◆ **DIRECTIONS**:
a. Translate the sentence "I would neither take anything away nor add anything else to the storytelling." from the Hurricane Helene passage into Spanish.
b. Set down word for word everything in the Hurricane Helene passage from "The Margin created" down to "the floodwaters receded.".

◆ **SUPPLIED TEXT**:
◆ ◆ ◆ ◆ ◆

The Margin created an interactive, photo-driven news feature that captures and examines the human and environmental toll of Hurricane Helene in western North Carolina in September 2024. The project includes more than 50 photographs, an interactive map that uses NOAA rainfall and wind speed data to illustrate the storm’s scale and impact, and “before-and-after” sliders that feature high-resolution satellite imagery and drone footage to show storm-ravaged neighborhoods months after the floodwaters receded.
The visual and written elements of the feature “built off and complemented each other,” one judge wrote. “I have no qualms, complaints or suggestions. I would neither take anything away nor add anything else to the storytelling. No piece of this was wasted.”

◆ ◆ ◆ ◆ ◆

[Saved data entries]
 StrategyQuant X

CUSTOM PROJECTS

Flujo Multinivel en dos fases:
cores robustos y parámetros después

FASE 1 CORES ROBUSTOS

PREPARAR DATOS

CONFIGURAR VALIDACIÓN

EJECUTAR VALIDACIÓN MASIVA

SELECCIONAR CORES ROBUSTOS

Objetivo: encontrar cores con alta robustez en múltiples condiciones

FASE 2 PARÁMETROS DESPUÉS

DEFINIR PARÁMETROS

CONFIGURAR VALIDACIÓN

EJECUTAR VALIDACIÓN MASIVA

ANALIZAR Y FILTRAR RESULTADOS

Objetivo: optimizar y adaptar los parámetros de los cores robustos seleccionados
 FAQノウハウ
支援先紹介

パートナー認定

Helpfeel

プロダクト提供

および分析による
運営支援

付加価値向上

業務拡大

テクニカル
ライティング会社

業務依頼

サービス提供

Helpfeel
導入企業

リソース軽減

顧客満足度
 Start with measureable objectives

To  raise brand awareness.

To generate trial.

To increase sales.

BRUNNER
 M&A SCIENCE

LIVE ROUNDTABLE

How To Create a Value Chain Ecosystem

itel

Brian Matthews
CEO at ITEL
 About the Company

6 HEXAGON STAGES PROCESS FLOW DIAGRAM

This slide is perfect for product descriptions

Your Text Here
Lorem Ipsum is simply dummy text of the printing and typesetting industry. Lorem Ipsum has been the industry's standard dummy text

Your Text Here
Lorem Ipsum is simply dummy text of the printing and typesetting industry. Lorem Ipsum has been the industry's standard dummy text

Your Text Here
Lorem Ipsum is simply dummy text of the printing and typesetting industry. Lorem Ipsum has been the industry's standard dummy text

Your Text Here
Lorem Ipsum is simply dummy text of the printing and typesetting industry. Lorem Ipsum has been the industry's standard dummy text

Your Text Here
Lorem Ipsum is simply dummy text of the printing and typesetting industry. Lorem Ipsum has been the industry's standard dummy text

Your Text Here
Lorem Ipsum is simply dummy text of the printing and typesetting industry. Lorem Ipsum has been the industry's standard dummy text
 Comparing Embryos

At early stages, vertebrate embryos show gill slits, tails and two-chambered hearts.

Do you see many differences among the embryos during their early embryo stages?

◆ ◆ ◆ ◆ ◆

◆ **RESPONSES FOR EACH TASK**:
a. No quitaría nada ni añadiría nada más a la narración.

b.
The Margin created an interactive, photo-driven news feature that captures and examines the human and environmental toll of Hurricane Helene in western North Carolina in September 2024. The project includes more than 50 photographs, an interactive map that uses NOAA rainfall and wind speed data to illustrate the storm’s scale and impact, and “before-and-after” sliders that feature high-resolution satellite imagery and drone footage to show storm-ravaged neighborhoods months after the floodwaters receded.